• [PROBLEM DESCRIPTION]:
Copy out, word for word, the part of the items that begins with the line containing "Looking at this" and runs through the end of the items, taking in both ends and nothing more.

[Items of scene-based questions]
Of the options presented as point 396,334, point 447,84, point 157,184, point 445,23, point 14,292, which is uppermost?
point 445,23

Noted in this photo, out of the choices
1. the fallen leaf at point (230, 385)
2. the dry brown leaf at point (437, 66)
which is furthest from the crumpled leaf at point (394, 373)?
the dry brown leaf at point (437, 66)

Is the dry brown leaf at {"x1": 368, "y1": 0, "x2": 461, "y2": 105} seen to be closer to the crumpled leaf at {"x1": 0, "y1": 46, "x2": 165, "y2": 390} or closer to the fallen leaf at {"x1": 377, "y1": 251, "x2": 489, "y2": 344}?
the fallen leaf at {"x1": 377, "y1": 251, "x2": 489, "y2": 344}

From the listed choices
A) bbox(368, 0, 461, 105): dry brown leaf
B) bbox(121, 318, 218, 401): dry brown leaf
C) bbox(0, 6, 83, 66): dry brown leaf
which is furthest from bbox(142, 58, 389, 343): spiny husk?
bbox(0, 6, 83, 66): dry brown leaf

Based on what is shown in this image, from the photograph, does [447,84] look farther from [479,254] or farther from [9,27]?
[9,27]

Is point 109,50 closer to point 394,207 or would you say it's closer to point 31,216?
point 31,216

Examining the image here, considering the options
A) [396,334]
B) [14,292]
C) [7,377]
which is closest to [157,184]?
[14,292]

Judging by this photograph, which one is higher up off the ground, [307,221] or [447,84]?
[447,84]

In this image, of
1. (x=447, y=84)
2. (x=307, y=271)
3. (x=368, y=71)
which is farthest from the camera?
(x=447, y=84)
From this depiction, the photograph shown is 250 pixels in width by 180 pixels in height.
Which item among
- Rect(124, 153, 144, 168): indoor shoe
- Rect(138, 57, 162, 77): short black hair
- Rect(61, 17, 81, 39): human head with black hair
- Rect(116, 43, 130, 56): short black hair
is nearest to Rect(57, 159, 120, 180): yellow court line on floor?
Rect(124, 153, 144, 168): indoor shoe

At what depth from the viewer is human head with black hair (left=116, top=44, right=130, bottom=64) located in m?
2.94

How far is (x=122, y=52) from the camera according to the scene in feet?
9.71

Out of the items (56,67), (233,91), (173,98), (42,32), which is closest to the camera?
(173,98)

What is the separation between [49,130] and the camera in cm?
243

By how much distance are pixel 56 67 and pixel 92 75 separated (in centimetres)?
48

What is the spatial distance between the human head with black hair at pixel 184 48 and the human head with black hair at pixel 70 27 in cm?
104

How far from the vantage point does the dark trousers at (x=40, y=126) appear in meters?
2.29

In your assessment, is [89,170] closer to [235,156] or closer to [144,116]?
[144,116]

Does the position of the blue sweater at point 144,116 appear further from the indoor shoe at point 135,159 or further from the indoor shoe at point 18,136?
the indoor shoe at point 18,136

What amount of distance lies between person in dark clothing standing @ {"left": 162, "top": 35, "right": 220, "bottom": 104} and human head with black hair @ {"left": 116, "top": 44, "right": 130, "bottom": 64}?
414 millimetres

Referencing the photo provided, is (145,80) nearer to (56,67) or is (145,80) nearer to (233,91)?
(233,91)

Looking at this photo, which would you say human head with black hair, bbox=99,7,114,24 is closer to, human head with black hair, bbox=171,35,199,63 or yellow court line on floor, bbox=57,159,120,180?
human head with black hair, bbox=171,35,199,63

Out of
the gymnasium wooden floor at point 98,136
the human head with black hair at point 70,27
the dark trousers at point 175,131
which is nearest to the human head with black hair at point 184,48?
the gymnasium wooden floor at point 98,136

• [RESULT BELOW]:
Looking at this photo, which would you say human head with black hair, bbox=99,7,114,24 is closer to, human head with black hair, bbox=171,35,199,63 or yellow court line on floor, bbox=57,159,120,180?
human head with black hair, bbox=171,35,199,63

Out of
the gymnasium wooden floor at point 98,136
the human head with black hair at point 70,27
the dark trousers at point 175,131
which is nearest to the human head with black hair at point 184,48?
the gymnasium wooden floor at point 98,136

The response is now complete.